Al Qaeda central front now in Pakistan
Pakistan has replaced Iraq as al Qaeda's main focus, and the terror group has stepped up its efforts to destabilize the nuclear-armed South Asian nation, according to a senior U.S. military commander.Strategically it makes sense for al Qaeda to focus its operations on Pakistan. They are in retreat in Iraq and in danger when they venture into Afghanistan. Pakistan is the only place where US troops are not in direct combat with al Qaeda's forces on the ground. Still the Predator and Reaper attacks are taking a toll on al Qaeda's leadership and its ability to plan and practice attacks."Iraq is now a rear-guard action on the part of al Qaeda," said Gen. James Conway, the head of the Marine Corps and a member of the Joint Chiefs of Staff, in an interview. "They've changed their strategic focus not to Afghanistan but to Pakistan, because Pakistan is the closest place where you have the nexus of terrorism and nuclear weapons."
Gen. Conway also offered a stark assessment of the Afghan situation, saying the Taliban has built a rudimentary command-and-control network that enables the group's leadership to direct attacks across the country.
"They move troops around. They resupply. They provide money," he said. "It's effective and it's real. It's not just happenstance that these guys know where to go and what to do."
...
Gen. Conway said Pakistan's best troops were deployed along its border with India and weren't being used in the fight against the country's militants. Pakistan's leadership doesn't yet seem to accept that terrorism poses an existential risk to the country's future, he added. "Pakistan has to understand there's a dire threat there that they have to act against," he said.
Pakistan's failure to take concerted action against the Islamist fighters has led the Central Intelligence Agency and the U.S. military's secretive Special Operations Command to launch a wave of missile strikes against insurgent targets inside Pakistan.

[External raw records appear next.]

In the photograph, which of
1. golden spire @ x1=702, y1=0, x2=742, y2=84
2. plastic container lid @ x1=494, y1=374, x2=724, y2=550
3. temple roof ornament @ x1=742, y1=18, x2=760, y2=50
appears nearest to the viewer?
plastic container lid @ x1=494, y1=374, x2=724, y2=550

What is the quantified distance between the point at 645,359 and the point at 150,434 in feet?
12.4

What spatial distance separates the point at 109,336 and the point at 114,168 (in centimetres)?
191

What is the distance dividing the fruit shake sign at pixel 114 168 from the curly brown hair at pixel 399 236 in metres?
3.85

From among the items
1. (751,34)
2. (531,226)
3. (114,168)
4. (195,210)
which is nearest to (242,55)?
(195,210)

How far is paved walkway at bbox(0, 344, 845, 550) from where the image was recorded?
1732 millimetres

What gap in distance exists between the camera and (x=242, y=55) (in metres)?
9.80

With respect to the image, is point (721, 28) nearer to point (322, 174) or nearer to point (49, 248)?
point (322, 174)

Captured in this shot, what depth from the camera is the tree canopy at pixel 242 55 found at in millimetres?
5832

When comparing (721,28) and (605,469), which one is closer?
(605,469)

The attacks by unmanned aerial drones have killed at least eight senior al Qaeda figures along with dozens of Pakistani civilians. Islamabad has given tacit approval to the strikes, a source of public anger across Pakistan.
Gen. Conway said the attacks had killed al Qaeda figures involved in planning attacks on targets in Europe and the U.S. "It is important that we keep them on the run," he said. Still, he described the strikes as a "high-wire act" that risked damaging relations.
...
The article does discuss the increased tempo of attacks in Afghanistan, but I think it makes the mistake of others in the media of exaggerating the significance of the increased tempo. We are not in danger of having our forces overrun. We have a force to space problem that gives the Taliban some opportunities in remote areas of the country. We need to deal with that by adding troops and increasing the number of Afghan troops available or holding these areas.